December 14, 2018

Monkeys, typewriters & Shakespeare by Jim McGuiggan

https://web.archive.org/web/20160426085853/http://jimmcguiggan.com/nonbelievers2.asp?id=64

Monkeys, typewriters & Shakespeare


It's been said that given enough time an army of monkeys just hitting typewriter keys would come up with the complete works of Shakespeare. I think we understand what's being said and I suppose there's no way to close down that claim, however incredible we think it is. We certainly don't believe it would happen within the 15-20 billion year age the universe is said to be. Astronomer Fred Hoyle turned from all that talk and said it simply didn't work. He said it requires more miracles than the miracles of the Bible. Former atheist, Anthony Flew, walked away from it as well to a weak theism. He said, "You have to go where the evidence leads." [The claim has been made that Flew's literary "conversion" was really the work of his co-writer Roy Abraham Varghese when Flew's mental state declined. We might hear that claim later about Stephen Hawking's jump into unvarnished atheism. Such is the strength of our desire to have "the big hitters" in our camp.]
Moving on. Even supposing the monkey claim were true and we ended up with a word for word copy of Shakespeare's entire works we still wouldn't have the equivalent to Shakespeare's work. Shakespeare's work is a work of authorial intent and purpose what the monkeys would have produced was a mindless collection of marks. Even if the monkey work came in two nicely bound leather volumes, better than shabby looking originals—one is a mindless, chance collocation of atoms and the other is purposed reflection and the execution of that purpose.
One actual event or person in history creates all kinds of havoc for theories. Just suppose this army of purposeless long-lived monkeys came up with an artefact that duplicated Shakespeare's work. Imagine then, that some brilliant physicists of the future used that artefact to deny that there ever was a Shakespeare who wrote such things as Hamlet or Julius Caesar precisely because mindless monkeys were able to duplicate his plays. Actual history is against them and so the argument they make based on the magical performance by the monkeys is seen to be ludicrous. But even if demonstrable events or persons didn't expose their fallacy, simple rationality would bury it. Duplicating someone's work doesn't prove them non-existent.
Suppose further that the army of monkeys grew in intelligence as the millennia dragged by, came to understand and enjoy Shakespeare's work and chose to copy it. It would still be nonsense to say there had been no Shakespeare who wrote those works originally. [You often hear that sort of thing. "Look brilliant scientists can do things you say God did therefore God didn't do these things." Sheer nonsense.]
Again, if it takes intelligent monkeys to purpose to duplicate Shakespeare's work it makes no sense to say therefore mindless monkeys could do it. Let me repeat what I said above—a chance collection of words is not the same as Shakespeare's work even if they agree word for word with his work. A brilliant scientist may be able to splice some genes and produce a desired result (let's say, the cure of some disease) but try telling him that all his years of work is nothing more than what could happen by sheer accident and chance—an army of mindless monkeys could do the same work.
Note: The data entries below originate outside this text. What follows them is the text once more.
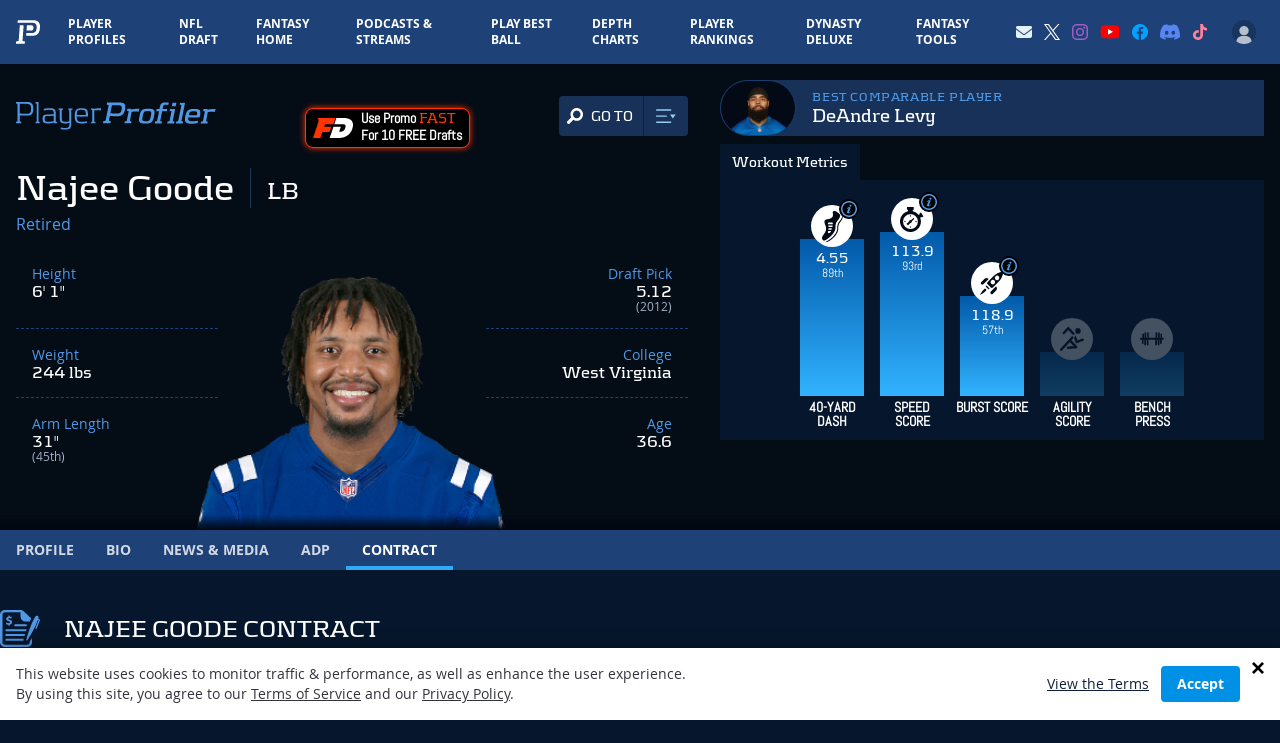

--- FILE ---
content_type: text/html; charset=utf-8
request_url: https://www.google.com/recaptcha/api2/aframe
body_size: 182
content:
<!DOCTYPE HTML><html><head><meta http-equiv="content-type" content="text/html; charset=UTF-8"></head><body><script nonce="ogM0xE63XFjqalYicnT9sQ">/** Anti-fraud and anti-abuse applications only. See google.com/recaptcha */ try{var clients={'sodar':'https://pagead2.googlesyndication.com/pagead/sodar?'};window.addEventListener("message",function(a){try{if(a.source===window.parent){var b=JSON.parse(a.data);var c=clients[b['id']];if(c){var d=document.createElement('img');d.src=c+b['params']+'&rc='+(localStorage.getItem("rc::a")?sessionStorage.getItem("rc::b"):"");window.document.body.appendChild(d);sessionStorage.setItem("rc::e",parseInt(sessionStorage.getItem("rc::e")||0)+1);localStorage.setItem("rc::h",'1769288348729');}}}catch(b){}});window.parent.postMessage("_grecaptcha_ready", "*");}catch(b){}</script></body></html>

--- FILE ---
content_type: application/javascript; charset=utf-8
request_url: https://fundingchoicesmessages.google.com/f/AGSKWxWpokE1r3r5KgHQYjz_qPzKQqDVFtftKFKuIh3ciLE2JbZbSf96EO5GKxSpqVgZBJ3BhDMxCbc8lmSonRn_1q4tYpBnUN3269DMtQccvFSS-qi5RC1WIEkbGCp1i_ZjphLAZqM9PcFR4SRXskV_cnZr2wVOxOQxc3Oy3UP__WwniSNnuThWnGDdlOSf/_/trendad._sponsor_banners/?poll=ad_/adhref.-adblocker-detector/
body_size: -1289
content:
window['14b5ed16-d2ea-4718-aba3-dff8636f9a5a'] = true;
It wouldn't be the same work even if it looked exactly like it.
None of this chatter works in the real world. In the real world rational people don't believe that blind blazing chance brings about purposed results. No wonder Hoyle, Flew and others walked away from the droning of people like Hawking,  Weinberg, Wilson, Dawkins and (lesser lights like) Harris and Dennett.
In the end, active unbelief is not about science, rationality or philosophy. It's about something sinister, something that infects scientists and philosophers as well as the rest of us. Something you read about in Romans 1:18-32.